WHAT IS NEEDED:
Search each line of the data for the word "States"; copy every line where it is found.

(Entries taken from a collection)
- Opening Delimiter -

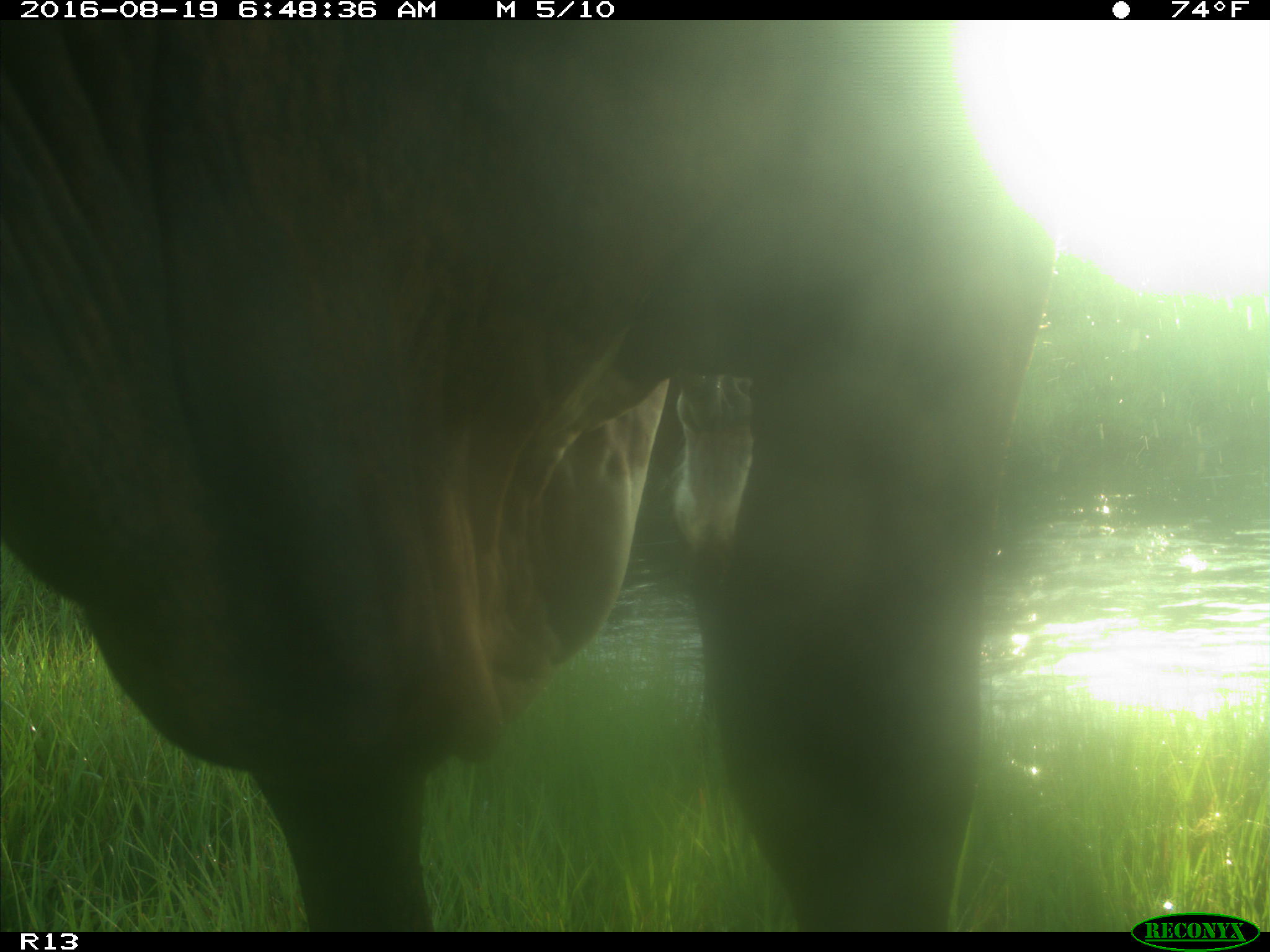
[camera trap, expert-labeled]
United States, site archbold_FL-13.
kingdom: Animalia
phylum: Chordata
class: Mammalia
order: Artiodactyla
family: Bovidae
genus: Bos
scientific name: Bos taurus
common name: domestic cow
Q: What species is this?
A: Bos taurus (domestic cow).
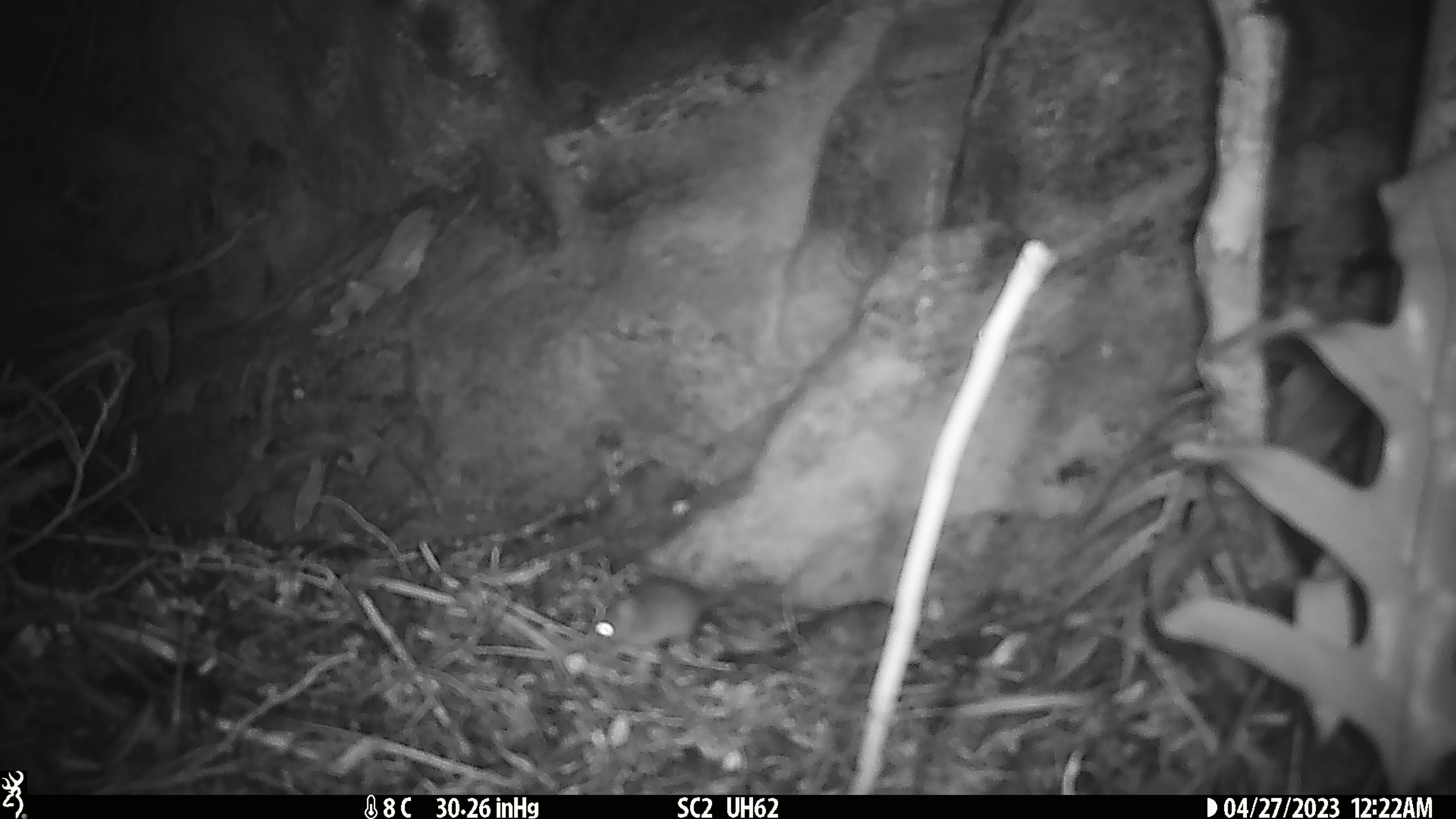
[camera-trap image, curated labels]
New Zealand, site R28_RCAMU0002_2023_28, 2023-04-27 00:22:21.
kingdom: Animalia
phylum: Chordata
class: Mammalia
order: Rodentia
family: Muridae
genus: Mus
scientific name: Mus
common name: mouse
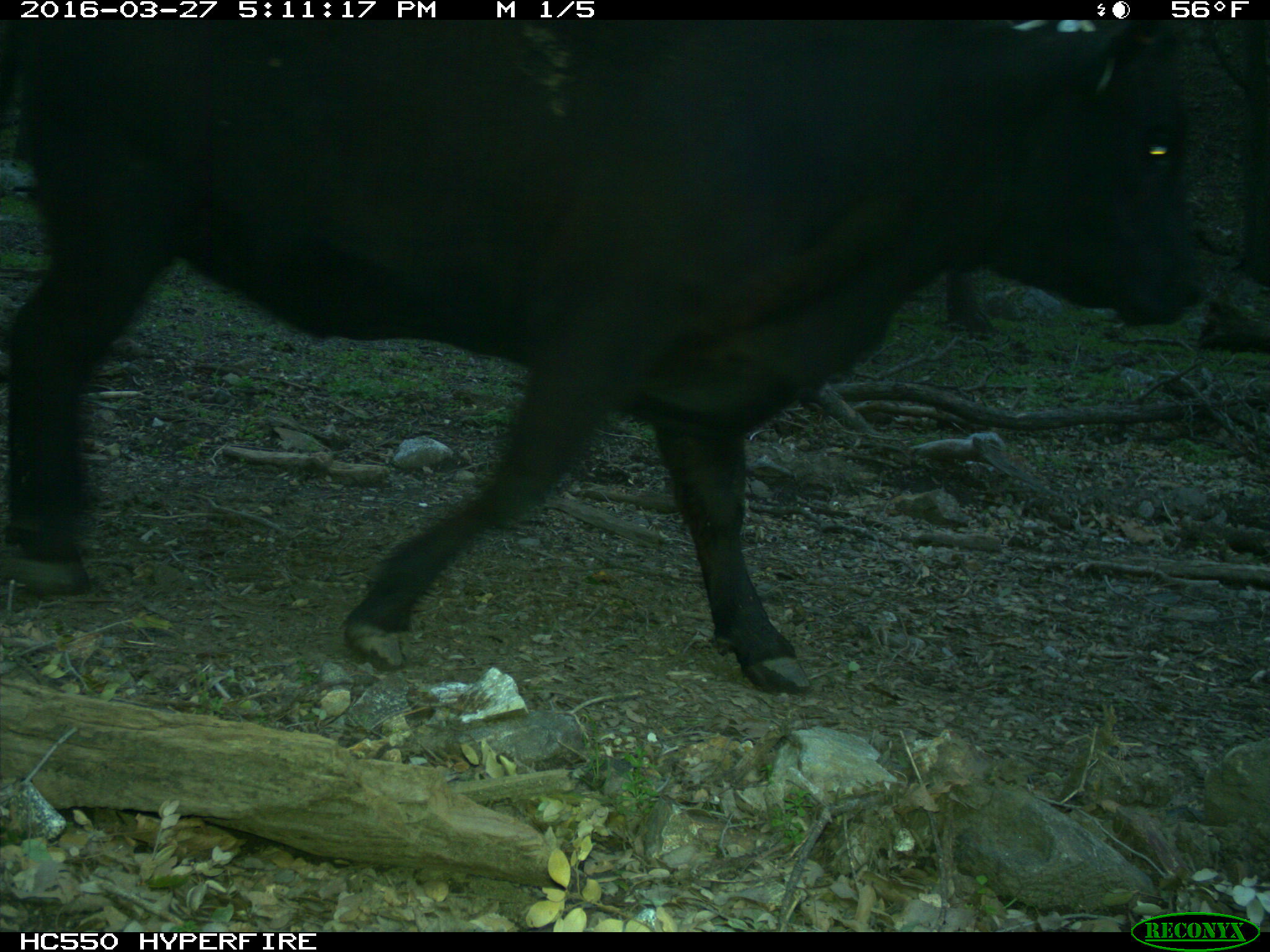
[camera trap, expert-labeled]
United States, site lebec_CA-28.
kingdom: Animalia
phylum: Chordata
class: Mammalia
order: Artiodactyla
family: Bovidae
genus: Bos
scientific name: Bos taurus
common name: domestic cow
Bos taurus (domestic cow).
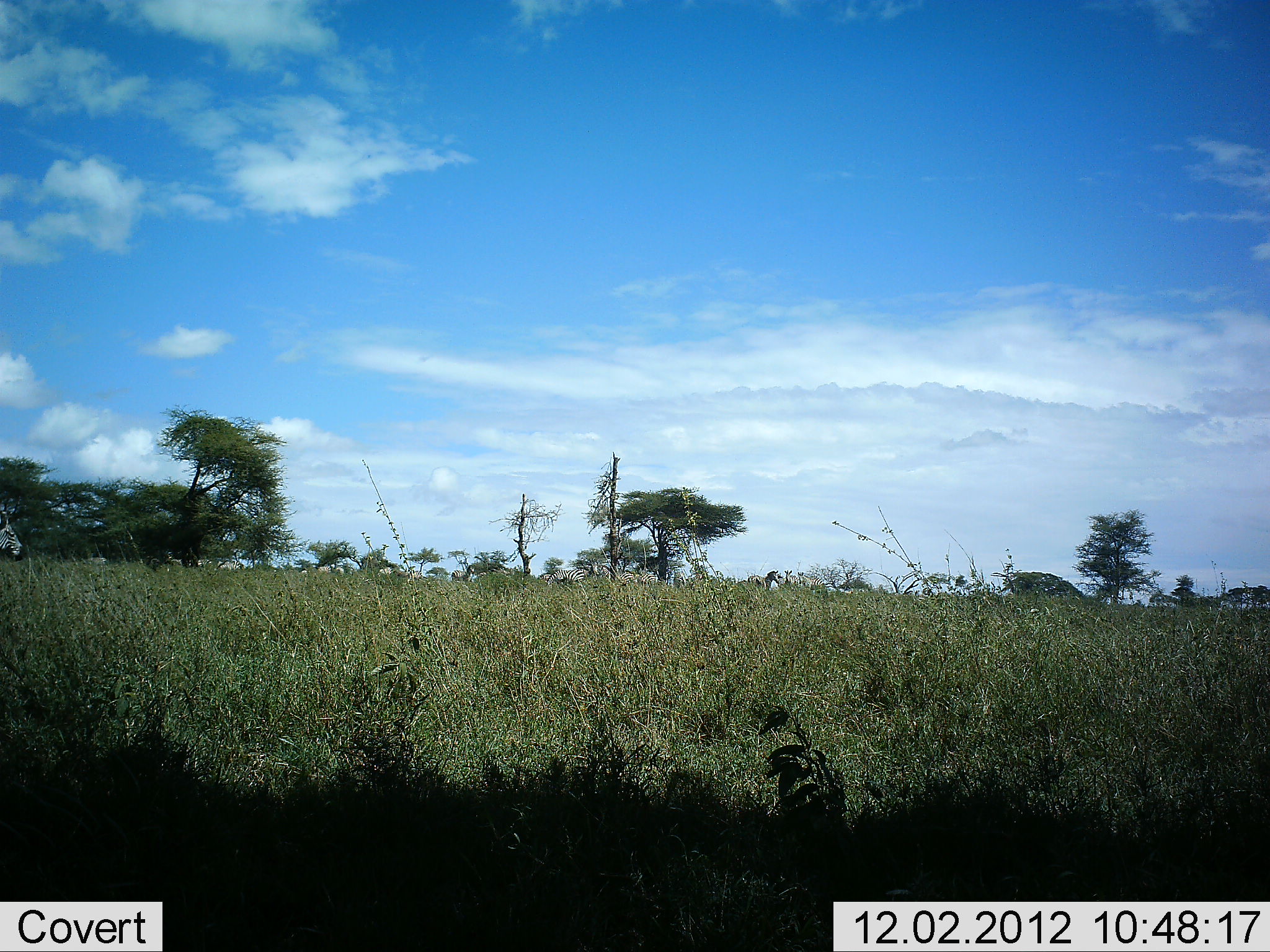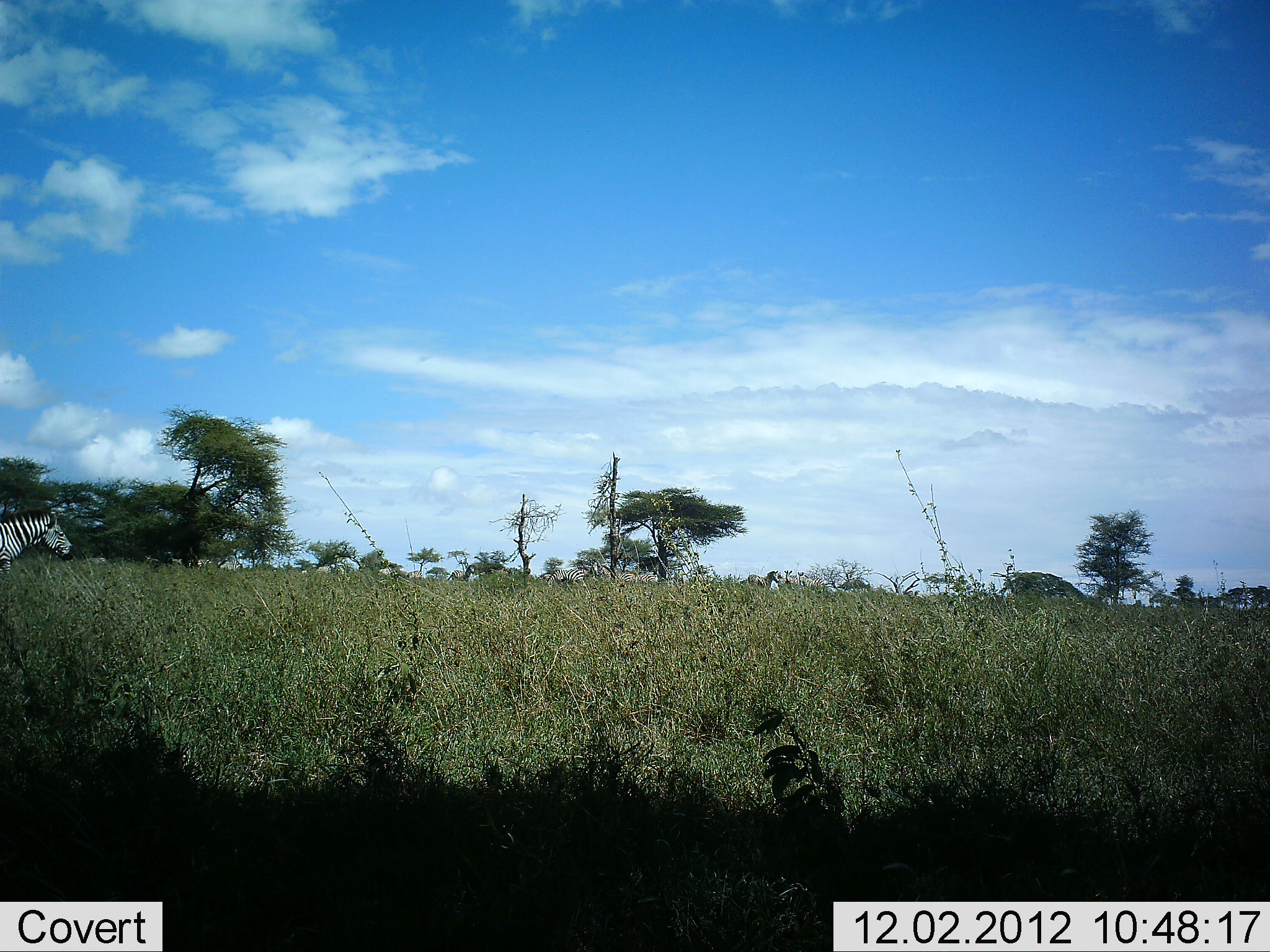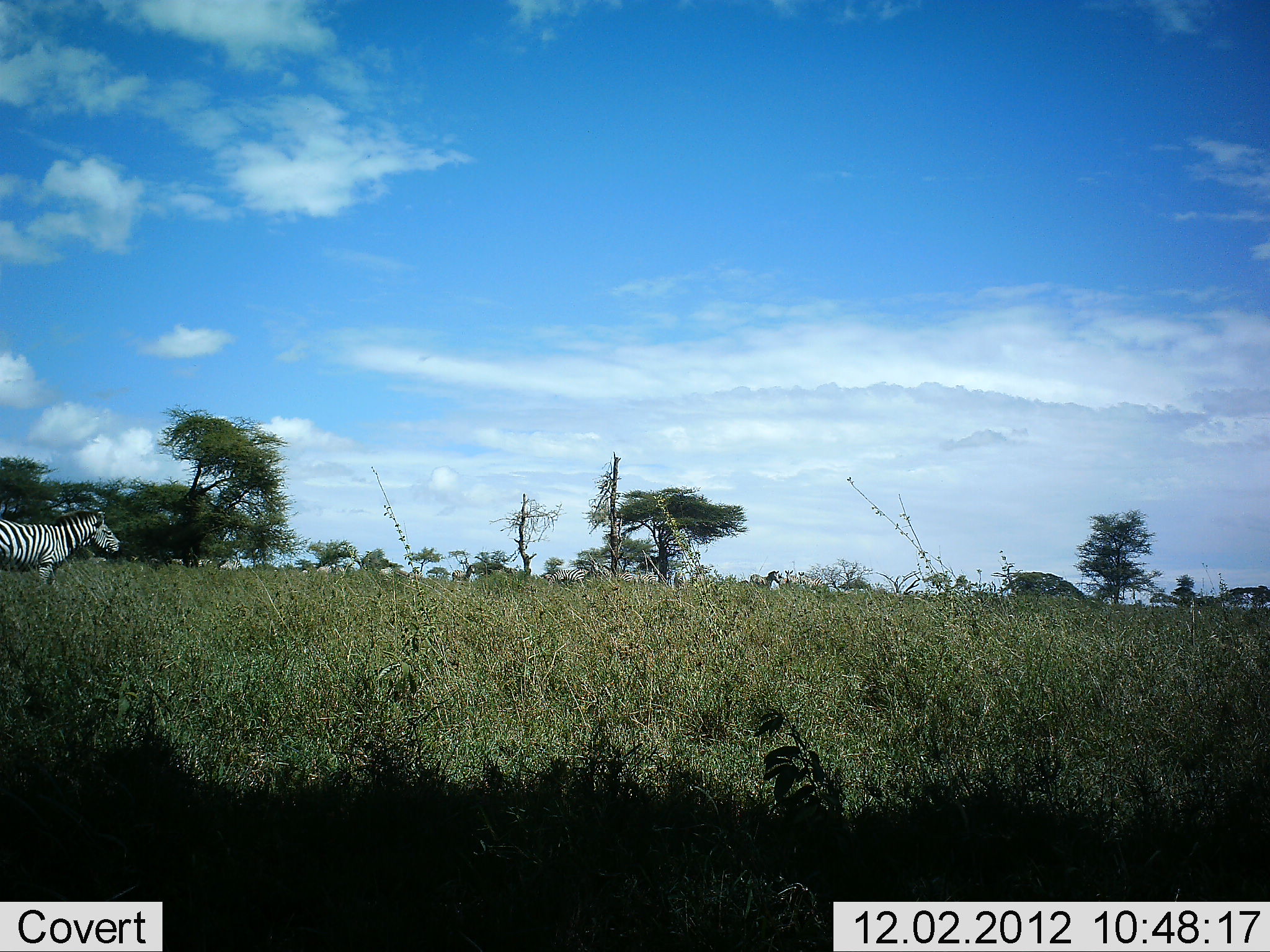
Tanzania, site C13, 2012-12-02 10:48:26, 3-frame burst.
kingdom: Animalia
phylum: Chordata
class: Mammalia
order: Perissodactyla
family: Equidae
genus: Equus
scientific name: Equus quagga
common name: plains zebra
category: zebra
Zebra (plains zebra) (Equus quagga), count 1. Behavior (volunteer vote fractions): standing 10%, resting 0%, moving 100%, interacting 0%. Young present (vote fraction): 0%. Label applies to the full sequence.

- Closing Delimiter -

EXERCISE RESPONSE:
United States, site archbold_FL-13.
United States, site lebec_CA-28.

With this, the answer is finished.